Last month, when she kicked off her campaign, she said, "I will fight any Republican or any Democrat - including President Barack Obama - who tries to kill our energy jobs, whether they are coal, natural gas, wind or water." She added that she would "push for a partnership in which the government promotes coal exports through sensible trade policies."
Hmmmm. A careful reading suggests she could be backing the Obama administration's domestic war on coal while pushing coal exports as a way of shoring up coal industry employment.
Tennant's past may provide clues on where she stands.
Let's go back to 2008. She enthusiastically supported Candidate Obama. OK. But remember Obama's speech in January 2008 when he talked about "global warming" and the need for cap and trade?
A smug Obama: "If somebody wants to build a coal plant, they can - it's just that it will bankrupt them, because they are going to be charged a huge sum for all that greenhouse gas that's being emitted."
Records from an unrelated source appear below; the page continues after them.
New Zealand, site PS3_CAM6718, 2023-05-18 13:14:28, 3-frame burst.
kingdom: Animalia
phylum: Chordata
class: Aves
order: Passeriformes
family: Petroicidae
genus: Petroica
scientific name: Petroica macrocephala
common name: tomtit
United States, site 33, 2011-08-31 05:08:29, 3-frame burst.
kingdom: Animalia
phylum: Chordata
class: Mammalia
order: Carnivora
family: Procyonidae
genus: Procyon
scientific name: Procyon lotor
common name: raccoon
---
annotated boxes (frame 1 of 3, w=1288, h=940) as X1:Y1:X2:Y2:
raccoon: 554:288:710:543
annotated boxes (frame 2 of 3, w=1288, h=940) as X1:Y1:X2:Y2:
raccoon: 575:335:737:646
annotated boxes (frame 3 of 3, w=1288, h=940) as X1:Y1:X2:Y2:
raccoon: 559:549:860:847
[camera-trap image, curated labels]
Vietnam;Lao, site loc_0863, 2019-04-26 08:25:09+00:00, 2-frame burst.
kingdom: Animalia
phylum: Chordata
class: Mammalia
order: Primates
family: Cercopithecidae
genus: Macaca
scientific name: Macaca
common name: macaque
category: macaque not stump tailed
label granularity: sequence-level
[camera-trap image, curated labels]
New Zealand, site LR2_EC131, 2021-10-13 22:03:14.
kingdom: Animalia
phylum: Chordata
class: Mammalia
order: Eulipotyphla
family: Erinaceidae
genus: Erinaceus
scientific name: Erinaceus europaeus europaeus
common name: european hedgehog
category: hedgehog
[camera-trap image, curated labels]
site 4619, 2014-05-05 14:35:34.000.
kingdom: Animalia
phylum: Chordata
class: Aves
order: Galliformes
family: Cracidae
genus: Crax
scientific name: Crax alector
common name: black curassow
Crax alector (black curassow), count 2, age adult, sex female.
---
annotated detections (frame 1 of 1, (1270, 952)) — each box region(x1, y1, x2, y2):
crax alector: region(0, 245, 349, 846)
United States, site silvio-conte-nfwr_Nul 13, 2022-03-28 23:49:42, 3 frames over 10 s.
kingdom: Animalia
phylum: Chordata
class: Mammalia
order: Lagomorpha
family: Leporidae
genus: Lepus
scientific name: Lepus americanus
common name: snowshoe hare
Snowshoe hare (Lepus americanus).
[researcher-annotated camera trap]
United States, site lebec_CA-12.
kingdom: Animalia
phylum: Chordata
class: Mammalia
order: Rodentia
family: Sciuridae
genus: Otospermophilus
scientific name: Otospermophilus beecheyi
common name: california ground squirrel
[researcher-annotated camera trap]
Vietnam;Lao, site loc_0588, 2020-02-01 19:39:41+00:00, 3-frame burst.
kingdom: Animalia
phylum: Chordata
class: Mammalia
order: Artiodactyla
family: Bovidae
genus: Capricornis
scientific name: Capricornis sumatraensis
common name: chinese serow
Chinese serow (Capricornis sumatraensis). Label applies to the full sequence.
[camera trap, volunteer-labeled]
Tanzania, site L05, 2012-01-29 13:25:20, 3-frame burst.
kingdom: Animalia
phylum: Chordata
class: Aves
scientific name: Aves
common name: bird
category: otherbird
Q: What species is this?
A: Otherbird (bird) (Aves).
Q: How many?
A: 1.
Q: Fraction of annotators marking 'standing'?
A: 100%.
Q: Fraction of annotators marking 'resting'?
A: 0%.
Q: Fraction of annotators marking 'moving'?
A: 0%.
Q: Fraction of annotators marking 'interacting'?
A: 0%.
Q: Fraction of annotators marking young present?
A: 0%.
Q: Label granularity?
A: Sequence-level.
Does Tennant supporting Obama signal that she agreed with his agenda for coal? There's no indication that she didn't, and the question is magnified by the fact that she backed Obama again in 2012.
Obama's her guy. Or at least he was.
Another thing: Rockefeller has endorsed her candidacy. He said last month that he views her as a worthy successor, "a person who cares for our state and will fight for the needs of our people as hard and as steadfastly as I have always tried to do."
Nice, but let's not forget that Rockefeller hasn't been a particularly reliable friend of coal.
Last year, he upset a lot of West Virginians by speaking and voting against a measure that would have prevented the Environmental Protection Agency from setting the first federal standards to reduce air pollution from power plants.
West Virginia Democratic Sen. Joe Manchin voted for the resolution, saying that the EPA was being "unreasonable" and its standards would raise utility rates and throw thousands of people out of work.
So where does Tennant stand? Really stand? Hard to say, but she definitely likes Obama, and she has the endorsement of Rockefeller.
One thing is sure: If she tries to walk a fine line between West Virginia and Washington on coal, she's in for a very long and very hard fight.